The Rabin-Karp algorithm is a method of finding all occurrences of a sub-string in a given string. The naive approach to this solution would be to use the Sliding-window technique. Rabin-Karp has a similar approach, but instead of comparing the window to the sub-string, it instead compares hash values using a rolling hash function.

Complexity

It has an average/best case time complexity of $O(n+m)$ and a worse case time complexity of $O(n * m)$. The worst case would occur if all the calculated hash values of the text were the same as the calculated hash of the pattern. It has auxiliary complexity of $O(1)$.

Hashing function

It is commonly recommended that the hashing value should be an integer. If a weak hashing function is used, this could potentially lead to the worst case scenario and cause multiple spurious hits.

A spurious hit occurs when the hash value of the pattern matches the hash value of the currently observed sub-string, but when compared they do not match one another.

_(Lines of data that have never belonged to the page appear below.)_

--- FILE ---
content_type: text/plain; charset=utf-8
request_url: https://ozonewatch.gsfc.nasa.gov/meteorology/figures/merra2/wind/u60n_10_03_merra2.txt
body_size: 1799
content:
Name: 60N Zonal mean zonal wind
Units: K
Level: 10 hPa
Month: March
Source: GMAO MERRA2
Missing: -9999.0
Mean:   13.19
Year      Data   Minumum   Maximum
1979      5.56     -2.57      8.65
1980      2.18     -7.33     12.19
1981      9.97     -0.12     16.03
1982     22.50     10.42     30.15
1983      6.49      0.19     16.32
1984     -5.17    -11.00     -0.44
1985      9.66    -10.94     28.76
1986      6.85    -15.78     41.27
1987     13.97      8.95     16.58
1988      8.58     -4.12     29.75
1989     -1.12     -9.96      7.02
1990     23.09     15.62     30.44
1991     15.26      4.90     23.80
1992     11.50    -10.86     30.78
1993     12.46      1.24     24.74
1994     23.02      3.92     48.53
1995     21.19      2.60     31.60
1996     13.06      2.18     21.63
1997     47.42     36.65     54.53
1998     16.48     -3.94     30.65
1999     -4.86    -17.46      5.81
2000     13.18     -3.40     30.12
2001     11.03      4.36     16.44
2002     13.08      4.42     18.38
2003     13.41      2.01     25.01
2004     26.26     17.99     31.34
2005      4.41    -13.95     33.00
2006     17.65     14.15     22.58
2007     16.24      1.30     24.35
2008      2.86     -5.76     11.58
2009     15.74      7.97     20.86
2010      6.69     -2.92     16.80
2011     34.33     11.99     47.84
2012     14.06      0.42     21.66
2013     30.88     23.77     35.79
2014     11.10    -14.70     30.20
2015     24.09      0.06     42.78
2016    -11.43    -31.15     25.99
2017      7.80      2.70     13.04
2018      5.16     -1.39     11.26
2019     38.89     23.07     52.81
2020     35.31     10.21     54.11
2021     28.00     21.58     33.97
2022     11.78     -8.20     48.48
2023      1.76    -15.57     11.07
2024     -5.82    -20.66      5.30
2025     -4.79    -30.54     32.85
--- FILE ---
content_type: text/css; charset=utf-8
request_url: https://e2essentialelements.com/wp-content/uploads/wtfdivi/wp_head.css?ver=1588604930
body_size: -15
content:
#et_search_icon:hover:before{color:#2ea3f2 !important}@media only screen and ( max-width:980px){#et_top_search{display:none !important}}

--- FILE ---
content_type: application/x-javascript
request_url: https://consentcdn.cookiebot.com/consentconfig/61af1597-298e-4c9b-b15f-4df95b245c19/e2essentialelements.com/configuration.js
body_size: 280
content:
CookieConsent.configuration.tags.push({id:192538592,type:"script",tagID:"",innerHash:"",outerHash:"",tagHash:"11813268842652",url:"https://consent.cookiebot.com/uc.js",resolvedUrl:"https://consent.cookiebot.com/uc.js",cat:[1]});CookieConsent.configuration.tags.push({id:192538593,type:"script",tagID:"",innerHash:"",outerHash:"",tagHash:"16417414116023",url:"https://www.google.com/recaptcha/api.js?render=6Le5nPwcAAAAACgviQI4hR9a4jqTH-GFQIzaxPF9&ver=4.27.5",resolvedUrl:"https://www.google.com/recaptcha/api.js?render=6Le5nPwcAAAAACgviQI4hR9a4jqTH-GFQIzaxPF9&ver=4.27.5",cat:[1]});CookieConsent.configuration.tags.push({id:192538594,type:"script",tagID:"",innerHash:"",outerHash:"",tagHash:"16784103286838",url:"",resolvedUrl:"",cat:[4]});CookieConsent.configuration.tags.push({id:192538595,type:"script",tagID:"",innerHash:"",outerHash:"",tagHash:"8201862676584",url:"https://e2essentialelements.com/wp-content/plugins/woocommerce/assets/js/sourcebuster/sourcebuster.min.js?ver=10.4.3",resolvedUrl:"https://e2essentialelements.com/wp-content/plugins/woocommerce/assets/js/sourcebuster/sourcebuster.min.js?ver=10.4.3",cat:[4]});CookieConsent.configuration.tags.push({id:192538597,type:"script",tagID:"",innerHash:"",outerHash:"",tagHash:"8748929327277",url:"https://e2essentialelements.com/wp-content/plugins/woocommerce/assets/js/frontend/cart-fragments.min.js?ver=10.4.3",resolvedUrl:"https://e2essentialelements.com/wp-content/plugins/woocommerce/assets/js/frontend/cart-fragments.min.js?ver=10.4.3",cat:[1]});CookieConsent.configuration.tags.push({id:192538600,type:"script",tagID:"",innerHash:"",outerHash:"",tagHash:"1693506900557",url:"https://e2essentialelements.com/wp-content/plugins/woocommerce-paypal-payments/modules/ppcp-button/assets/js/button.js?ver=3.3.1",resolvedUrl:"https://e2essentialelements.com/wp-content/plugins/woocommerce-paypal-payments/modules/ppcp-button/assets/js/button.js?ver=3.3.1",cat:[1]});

The hashing function suggested by Rabin-Karp is \(p[0]*10^{m-1} + p[1]*10^{m-2} + ... p[m-1]*10^0\)

It should be acknowledged that for larger character sets and larger patterns, this hashing function is vulnerable to integer overflows. To account for this, the modulus of the hashing value can be taken using a prime number.

Examples

python

alphabetLength = 256
primeNumber = 16777619

def search(pattern, text):
    patternLength = len(pattern)
    textLength = len(text)
    patternHash = 0
    textHash = 0
    fingerprint = 1
    i = 0
    j = 0
    # setting the fingerprint
    for i in range(patternLength-1):
        fingerprint = (
            fingerprint * alphabetLength
        ) % primeNumber
    # pre-processing pattern and text hash values
    for i in range(patternLength):
        patternHash = (
          alphabetLength * patternHash + ord(pattern[i])
        ) % primeNumber
        textHash = (
          alphabetLength * textHash + ord(text[i])
        ) % primeNumber
    # search the text
    for i in range(textLength - patternLength+1):
        # check the characters manually when hit occurs
        if patternHash == textHash:
            for j in range(patternLength):
                if text[i + j] != pattern[j]:
                    break
            j += 1
            if j == patternLength:
                print("Pattern found at: " + str(i+1))
        # roll the hash forward
        if i < textLength-patternLength:
            textHash = (
              alphabetLength * (
                textHash - ord(text[i]) * fingerprint
              ) + ord(text[i + patternLength])
            ) % primeNumber
            if textHash < 0:
                textHash = textHash + primeNumber

go

func search(pattern, text string) []int {
	results := []int{}
	patternLength := len(pattern)
	textLength := len(text)
	patternHash := 0
	textHash := 0
	fingerprint := 1
	i := 0
	j := 0
	// setting the fingerprint
	for i = 0; i < patternLength - 1; i++ {
		fingerprint = (fingerprint * alphabetLength) % primeNumber
	}
	// pre-processing pattern and text hash values
	for i = 0; i < patternLength; i++ {
		patternHash = (alphabetLength*patternHash +
			int(pattern[i])) % primeNumber
		textHash = (alphabetLength*textHash +
			int(text[i])) % primeNumber
	}
	// search the text
	for i = 0; i <= textLength-patternLength; i++ {
		// check the characters manually when hit occurs
		if patternHash == textHash {
			for j = 0; j < patternLength; j++ {
				if text[i+j] != pattern[j] {
					break
				}
			}
			if j == patternLength {
				results = append(results, i)
			}
		}
		// roll the hash forward
		if i < textLength-patternLength {
			textHash = (alphabetLength * (textHash -
				int(text[i])*fingerprint) +
				int(text[i+patternLength])) % primeNumber
			if textHash < 0 {
				textHash = textHash + primeNumber
			}
		}
	}
	return results
}